B. Vanstar, VSG (individually a "Borrower" and jointly the "Borrower")
and IBM Credit have entered into that certain Vanstar Corporation Second Amended
and Restated Financing Program Agreement dated as of April 30, 1995 (as amended
by Amendment #1 dated as of September 15, 1995, Amendment #2 dated as of October
26, 1995, Amendment #3 dated as of November 10, 1995, Acknowledgement, Waiver
and Amendment dated as of April 17, 1996, Amendment #4 dated as of July 24,
1996, Amendment #5 dated as of September 25, 1996, Amendment #6 dated as of
December 20, 1996, Amendment #7 dated as of October 31, 1997, Amendment #8 dated
as of December 11, 1997, Acknowledgement, Waiver and Amendment dated as of March
10, 1998 and as the same may be further amended, supplemented or as otherwise
modified from time to time, the "Agreement").

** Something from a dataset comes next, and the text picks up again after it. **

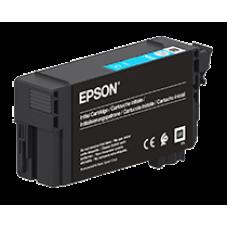 Epson T40D2 tintes kasete, 50 ml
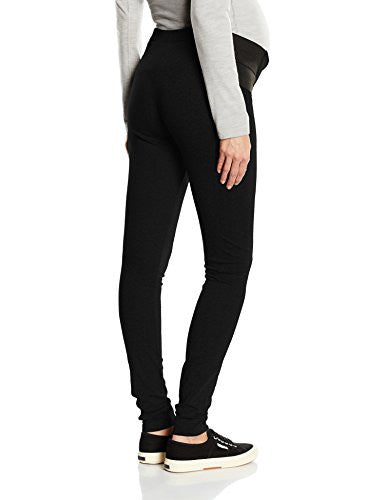 Nanna, Maternity Black Thick, Warm & Stretchy Leggings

C. The parties have agreed to modify the Agreement as more specifically
set forth below, upon and subject to the terms and conditions of the Agreement
as set forth herein.
AGREEMENT
NOW, THEREFORE, in consideration of the premises and other good and
valuable consideration, the receipt and sufficiency of which is hereby
acknowledged, Borrowers and IBM Credit hereby agree as follows:
Section 1. All capitalized terms not otherwise defined herein shall have the
respective meanings set forth in the Agreement.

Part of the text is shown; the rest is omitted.